Community Research and Development Information Service - CORDIS


CISB — Result In Brief

Project ID: 11995
Country: Germany

Sharing scientists and resources

Making advances beyond the boundaries of genomic studies requires better methods of analysing and interpreting the data such research yields. Multidisciplinary studies leading to new techniques and technologies is the way to achieve this.
Sharing scientists and resources
Structural biology studies the structure of macromolecules, such as proteins, and how changes in their make-up affect their function. Post-genomic structural biology attempts to gain a more in-depth understanding of the biological status and function present in raw data extracted from genomic studies.

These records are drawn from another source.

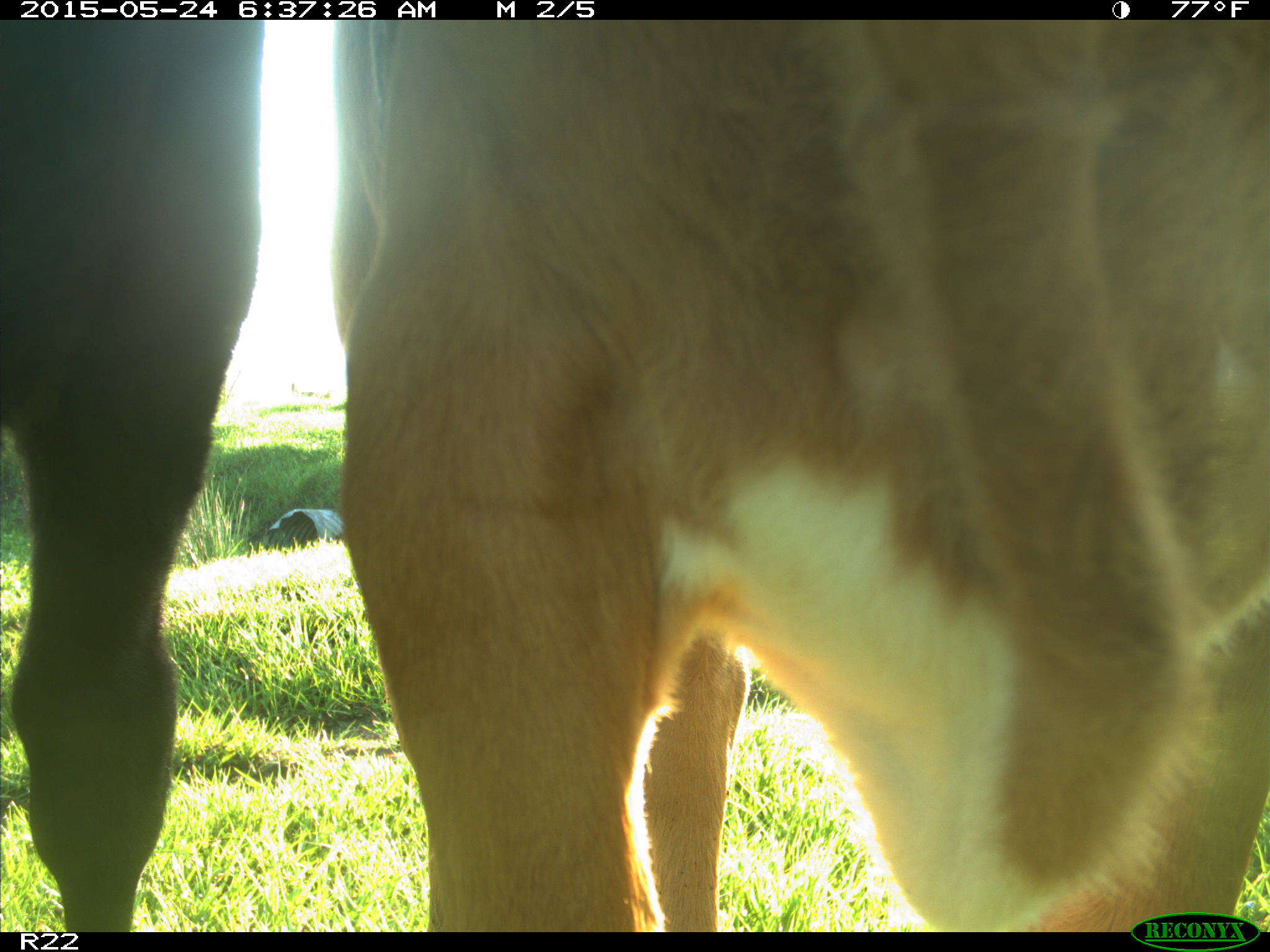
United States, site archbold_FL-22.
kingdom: Animalia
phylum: Chordata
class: Mammalia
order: Artiodactyla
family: Bovidae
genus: Bos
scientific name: Bos taurus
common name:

Scientists do this with a variety of methods for visualising, measuring and determining the structure of biological systems. Such techniques include neutron macromolecular crystallography, small angle scattering, nuclear magnetic resonance (NMR) and electron microscopy (EM).

The 'The Centre for Integrated Structural Biology' (CISB) project had the goal of creating a new research infrastructure, a laboratory complex, to house scientists and resources from international institutes. Leaders in their respective fields, the European Molecular Biology Laboratory (EMBL), the European Synchrotron Radiation Facility (ESRF) and the Institut Laue-Langevin (ILL), together with Université Joseph Fourier, the Institut de Virologie Moléculaire et Structurale (IVMS) and the French Institut de Biologie Structural (IBS), have come together to advance relevant scientific studies.

The CISB has successfully created state-of-the-art facilities for integrating structural biology with innovative technology platforms that will enable processes and products supporting developments in high-throughput X-ray crystallographic data collection, high-throughput protein expression and crystallisation, electron microscopy, in vivo isotope labelling, neutron crystallography and protein sample quality control.

The CISB laboratory complex, which now houses scientists from all the partner institutes, was built next to the EMBL in Grenoble. It is a unique environment that not only supports joint scientific studies, but also offers links to European scientific and industrial communities. This is achieved through training programmes, networks of excellence, provision of user facilities and multidisciplinary research collaborations. The CISB complex's platforms are continuously evolved to maintain state-of-the-art status.